• EXCERPTED PASSAGE
══════

Today’s craziness comes in two main parts. Tory crazy, and Labour crazy. The Tories have whittled down their short list of five reactionary authoritarians to just two reactionary authoritarians. Earlier this week they got rid of Liam Fox, who will now have more time to spend with Adam Werrity, and they got rid of Stephen Crabb, who no one had heard of before the vote but who managed to raise his profile to such an extent that now a tiny minority of politics geeks have heard of him. And today the Tories finally got shot of Michael Gove, the bastard offspring of Margaret Thatcher and a goldfish, who has achieved his lifelong dream of never becoming prime minister.

We’re left with two candidates. One of them knows what the country wants because she’s read all your emails and will cheerfully force hundreds of thousands of EU citzens to live in uncertainty because she wants to use them as bargaining counters in EU negotiations. Teresa May is to civil liberties as Vlad the Impaler is to lawn ornaments. Meanwhile Andrea Leadsom is opposed to gay marriage and wants to strip maternity rights from women who work for small businesses, but she’s very big on freedom, as long as by freedom you mean the freedom to rip foxes apart with dogs and the freedom to believe that CV writing is form of creative fiction. The only positive thing you can say about her is that she makes Teresa May seem warm and cuddly. The Tory party has now given the country the choice of acid bath it wants to bathe in, or rather it’s given its members the choice. The rest of us have no say in the matter. We just have to melt with the result.

But they’re both women so that’s terribly forward looking and progressive. We’ll get to revisit the 1980s only with more far reaching surveillance and even worse employment rights, and can look forward to getting handbagged by Thatcher’s mini-me’s as we knuckle down to a UK where our civil rights are chipped away in the name of the security of greater glory to Great Britain. By way of compensation there will, without any shadow of a doubt, be bunting, military parades, and royals in medal bedecked uniforms to distract us from our zero hour contracts and from a pound that’s on a par with monopoly money, so you won’t be going on a foreign holiday any time soon. It will be a sub-Ruritanian horror show with no escape from the rain.

══════

• DATA ENTRIES
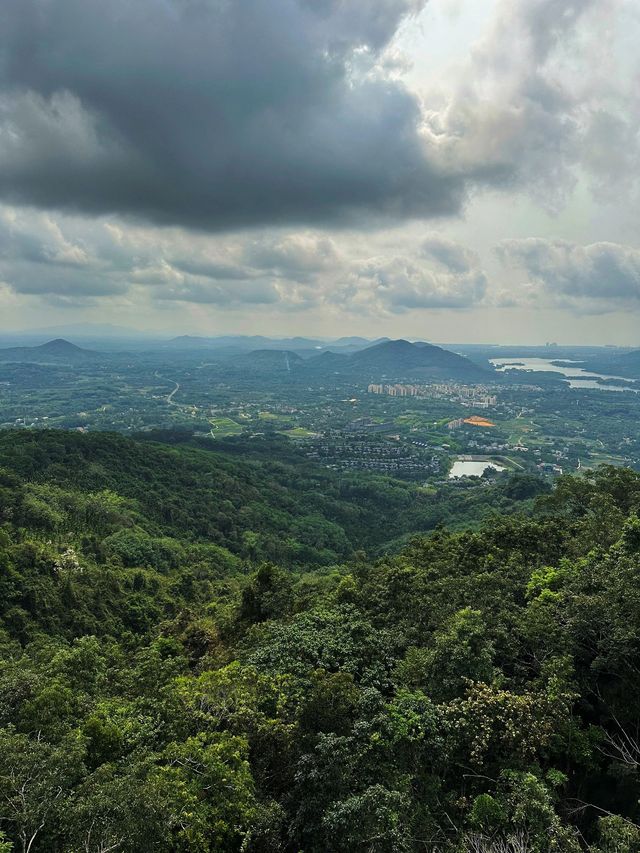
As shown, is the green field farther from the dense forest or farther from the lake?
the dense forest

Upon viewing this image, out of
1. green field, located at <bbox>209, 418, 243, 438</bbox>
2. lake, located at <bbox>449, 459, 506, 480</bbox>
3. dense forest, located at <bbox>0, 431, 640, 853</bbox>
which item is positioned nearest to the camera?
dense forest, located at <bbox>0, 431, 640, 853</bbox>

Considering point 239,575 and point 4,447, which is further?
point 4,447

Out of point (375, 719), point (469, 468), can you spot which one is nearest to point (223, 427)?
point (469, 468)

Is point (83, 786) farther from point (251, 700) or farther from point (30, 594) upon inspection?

══════

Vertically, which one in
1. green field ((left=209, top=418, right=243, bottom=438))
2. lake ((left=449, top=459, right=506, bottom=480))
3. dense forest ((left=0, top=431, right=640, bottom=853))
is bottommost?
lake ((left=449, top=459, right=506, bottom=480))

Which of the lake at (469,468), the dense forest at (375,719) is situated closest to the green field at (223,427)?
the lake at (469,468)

══════

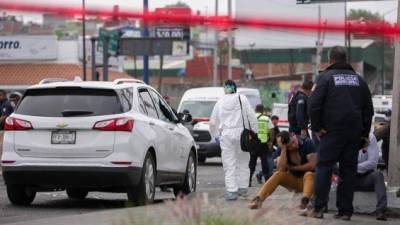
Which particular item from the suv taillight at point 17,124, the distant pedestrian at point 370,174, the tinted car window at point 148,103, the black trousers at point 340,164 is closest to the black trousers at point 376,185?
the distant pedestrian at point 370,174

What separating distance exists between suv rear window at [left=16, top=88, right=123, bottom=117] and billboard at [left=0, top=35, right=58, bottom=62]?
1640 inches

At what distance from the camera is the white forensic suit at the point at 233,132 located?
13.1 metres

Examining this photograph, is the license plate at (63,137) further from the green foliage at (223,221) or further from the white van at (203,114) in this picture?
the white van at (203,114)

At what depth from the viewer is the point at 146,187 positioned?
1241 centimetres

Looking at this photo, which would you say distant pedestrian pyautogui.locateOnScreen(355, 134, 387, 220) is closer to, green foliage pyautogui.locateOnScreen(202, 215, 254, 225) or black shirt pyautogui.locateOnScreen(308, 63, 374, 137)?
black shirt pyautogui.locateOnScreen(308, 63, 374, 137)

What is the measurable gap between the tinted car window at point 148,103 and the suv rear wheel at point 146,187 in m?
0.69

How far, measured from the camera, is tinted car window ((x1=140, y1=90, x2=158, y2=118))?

══════

• WORK INSTRUCTIONS
In the commentary on the Tory leadership contest, what does Andrea Leadsom want to strip from women who work for small businesses?

• SOLUTION TO THIS TASK
Maternity rights.